MONDIAL2010 Freddie Saddam Maake revendique la paternité de l'odieuse trompette...

Antoine Maes

— 

 Un supporter sud-africain souffle dans son vuvuzela.
 Un supporter sud-africain souffle dans son vuvuzela. — M.Hutchings / REUTERS

De notre envoyé spécial à Johannesburg,

Ces temps-ci, c’est l’homme le plus détesté du monde, mais peut-être aussi le plus malchanceux. Alors que des centaines de milliers de vuvuzelas se vendent chaque jour comme des petits pains, en Afrique du Sud et partout dans le monde, Freddie Saddam Maake jure ses grands dieux que c’est lui l’inventeur de cet objet si décrié. Il aurait trafiqué un klaxon de voiture au milieu des années 70 (photo à l’appui), puis aurait perfectionné son arme de destruction massive des tympans. Sauf qu’il n’a jamais pensé à déposer un brevet, et que les bénéfices ne vont pas dans sa poche. Ou presque pas.

«Pour 1000 rands, on peut tomber d’accord»

Aujourd’hui, il habite à Tembisa, un township d’un million d’habitants, à une heure au nord de Johannesburg, là où s'entraine la Corée du Nord. Et s’il n’est pas millionnaire, il compte bien se rattraper.
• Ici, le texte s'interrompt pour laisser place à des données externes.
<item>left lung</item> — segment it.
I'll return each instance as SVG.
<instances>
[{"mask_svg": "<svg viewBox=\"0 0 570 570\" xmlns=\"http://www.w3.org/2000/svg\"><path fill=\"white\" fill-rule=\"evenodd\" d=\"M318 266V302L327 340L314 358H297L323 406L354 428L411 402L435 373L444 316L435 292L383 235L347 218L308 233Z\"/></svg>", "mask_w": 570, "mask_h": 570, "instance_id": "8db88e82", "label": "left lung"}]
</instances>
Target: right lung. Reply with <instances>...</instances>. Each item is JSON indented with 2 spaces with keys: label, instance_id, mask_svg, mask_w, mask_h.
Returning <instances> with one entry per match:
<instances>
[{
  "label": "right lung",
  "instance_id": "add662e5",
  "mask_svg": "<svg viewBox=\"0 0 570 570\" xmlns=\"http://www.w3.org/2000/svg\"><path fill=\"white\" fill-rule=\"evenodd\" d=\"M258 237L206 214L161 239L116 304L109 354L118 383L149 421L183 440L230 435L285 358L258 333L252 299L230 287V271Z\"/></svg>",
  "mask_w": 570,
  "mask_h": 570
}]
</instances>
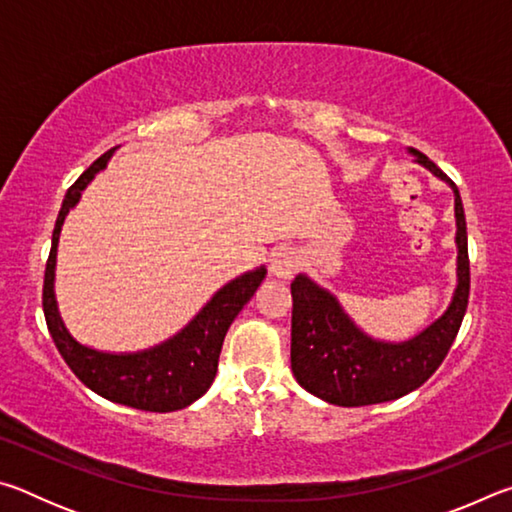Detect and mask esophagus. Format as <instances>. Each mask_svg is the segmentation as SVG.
Segmentation results:
<instances>
[{
	"label": "esophagus",
	"mask_w": 512,
	"mask_h": 512,
	"mask_svg": "<svg viewBox=\"0 0 512 512\" xmlns=\"http://www.w3.org/2000/svg\"><path fill=\"white\" fill-rule=\"evenodd\" d=\"M298 266H300V255L289 246L275 248L271 253V264H268L271 273L275 277H282V280H289V277H293V273L298 271Z\"/></svg>",
	"instance_id": "1"
}]
</instances>
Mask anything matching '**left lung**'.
<instances>
[{
	"label": "left lung",
	"instance_id": "8db88e82",
	"mask_svg": "<svg viewBox=\"0 0 512 512\" xmlns=\"http://www.w3.org/2000/svg\"><path fill=\"white\" fill-rule=\"evenodd\" d=\"M415 162L429 169L454 192L456 214V289L440 318L402 343L372 339L345 314L334 293L305 273L291 282V370L311 395L336 406H368L391 402L422 386L440 363L461 329L470 298L467 228L458 187L427 155L409 149Z\"/></svg>",
	"mask_w": 512,
	"mask_h": 512
}]
</instances>
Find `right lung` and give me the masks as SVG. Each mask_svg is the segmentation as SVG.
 Returning a JSON list of instances; mask_svg holds the SVG:
<instances>
[{"label":"right lung","instance_id":"right-lung-1","mask_svg":"<svg viewBox=\"0 0 512 512\" xmlns=\"http://www.w3.org/2000/svg\"><path fill=\"white\" fill-rule=\"evenodd\" d=\"M112 153L115 149L103 153L67 189L54 235H51V253L45 268V287H42V309H45L49 334L60 357L90 391L110 402L131 406V409L153 413L178 411L203 397L212 386L225 334L246 302L255 296L257 287L266 277V268L259 266L255 271L230 280L205 302V307L178 334L153 348L140 352H103L76 341L60 318L54 291L58 239L65 216L79 203L81 192L90 185V180L106 169Z\"/></svg>","mask_w":512,"mask_h":512}]
</instances>
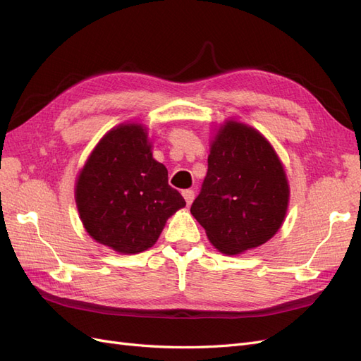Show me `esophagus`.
<instances>
[{
    "label": "esophagus",
    "instance_id": "1",
    "mask_svg": "<svg viewBox=\"0 0 361 361\" xmlns=\"http://www.w3.org/2000/svg\"><path fill=\"white\" fill-rule=\"evenodd\" d=\"M182 195H183L185 202H187V204L192 203V200H194V191L192 190H183Z\"/></svg>",
    "mask_w": 361,
    "mask_h": 361
}]
</instances>
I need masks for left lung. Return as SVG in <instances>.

On a récupéré son numéro de téléphone, et tenté de convenir d’un rendez-vous. «Venez chez moi, je vous raconterai toute l’histoire», a-t-il promis. Sauf que ce n’est pas gratuit. «On peut tomber d’accord pour 1000 rands (100 euros)», explique le bonhomme de 55 ans. Et oui: s’il a loupé le train de la fortune, Freddie Saddam Maake espère toujours monter en marche. Il a même développé un vrai business, puisque les journalistes, accourus de toute la planète (Brésil, Pologne et Belgique jeudi, France vendredi), sont tous d’accord pour mettre du beurre dans les épinards de ce supporter des Bafana Bafana et des Kaizer Chiefs.

Une marge de 4,40 euros

Des broutilles, tout de même, comparé à ce que ramasse chaque jour Neil Van Schalkwyk, un entrepreneur du Cap que L’Express.fr a rencontré. Sentant venir la tendance, il a breveté les vuvuzelas en plastique. Coût de fabrication? Seulement 60 centimes d’euros. Prix de vente moyen à tous les feux rouges de Johannesburg? Cinq euros. Impossible de faire les comptes maintenant. Mais quand on voit la marée de vuvuzelas qui a investi ce mondial, il est fort probable que Van Schalkwyk paiera un peu plus d’impôts que Freddie Saddam Maake.